Liouville's equation
Summary
I explain what the Liouville equation for the probability density function (PDF) is and its significance for weather prediction and chaotic systems more generally. I give its derivation, show how it is applied to a simple ODE and the Lorenz 63 system, I discuss its extension to the Fokker-Plank equation and then what relevance Liouville has for weather forecasts.
Introduction
What would the perfect simulation for weather prediction look like? Assuming we are still using the roughly 10 km x 10 km grid boxes of today, it would dutifully track along with the weather we observed in the real world and give a perfect prediction far into the future.
Unfortunately, it is not possible for us to build such a model. There is no way for us to perfectly represent the initial state of the atmosphere in our simulation; we don’t have the resolution and our observations will inevitably have some errors associated with them. That is to say nothing about the model error from our equations being only idealisations of reality and the numerical error inevitably accrued while solving those equations.
The reason our lack of perfectly accurate initial conditions matters is the atmosphere is a chaotic system. Chaotic systems often exhibit a behaviour called sensitive dependence on initial conditions. Arbitrarily small variations in the initial condition can grow to become large differences in the state of the system. This is in contrast to linear systems where the error remains proportional to the initial difference between the true state and its approximation.
In fact, the situation for the atmosphere is even worse than this. At least, with a normal system exhibiting sensitive dependence, the error arbitrarily far into the future can be made arbitrarily small by reducing the initial error. For the atmosphere it is thought that there exists a finite barrier of predictability where no matter how small the initial error is made, after a time period of roughly 2 weeks, the error will saturate and weather prediction skill will drop almost to climatology. Lorenz [1969] labelled this a category III system.

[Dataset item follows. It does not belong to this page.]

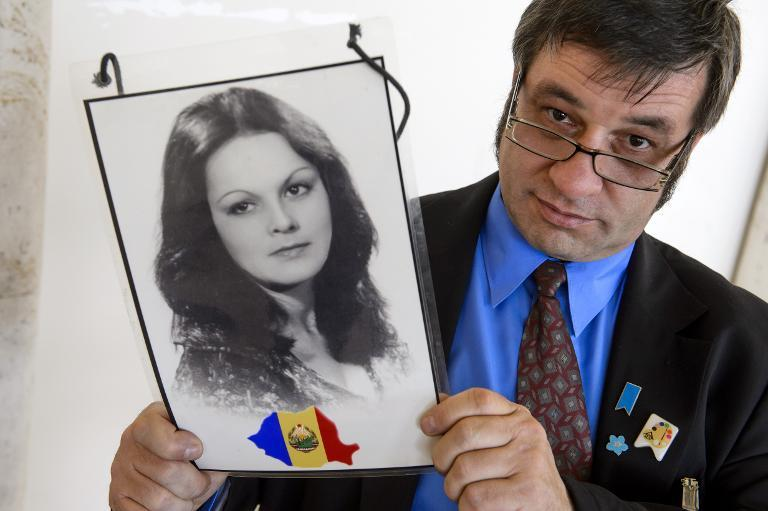 Romanian Gabriel Bumbea poses with a portrait of his sister Doina on the sideline of a session of the UN Human Rights Council on North Korea on March 17, 2014 in Geneva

It was eventually appreciated by the weather prediction agencies of Europe and America that any true forecast of the weather must therefore be probabilistic. In 1992 ensemble forecasting methods went into operation at both ECMWF and NCEP. This replaced a deterministic paradigm. Instead of providing a single forecast of the weather, a probability for weather was released.
The ensemble approach is to have, say, 50 realisations of the weather model running with slight differences in the initial conditions. This should give an idea of the spread of weather possible and by counting the number of realisations with a weather feature, the probability of an event. The major difficulty is the huge dimensionality of the problem.
How many numbers do you need to completely represent the state of a weather model? At least 10 million, in newer models perhaps 100 million or more. Each of these numbers is an axis along which the state of the model can be varied, each represents 1 dimension of the configuration space, the state space where the model lives. Suppose we wanted to do a fairly sensible thing and sample our ensemble initial conditions uniformly from an n-dimensional ball around our best guess initial state. To keep things as simple as possible, we represent this by adding 2 states for each of our dimensions. This gives us 2n states to simulate which, for a weather model, is completely impractical.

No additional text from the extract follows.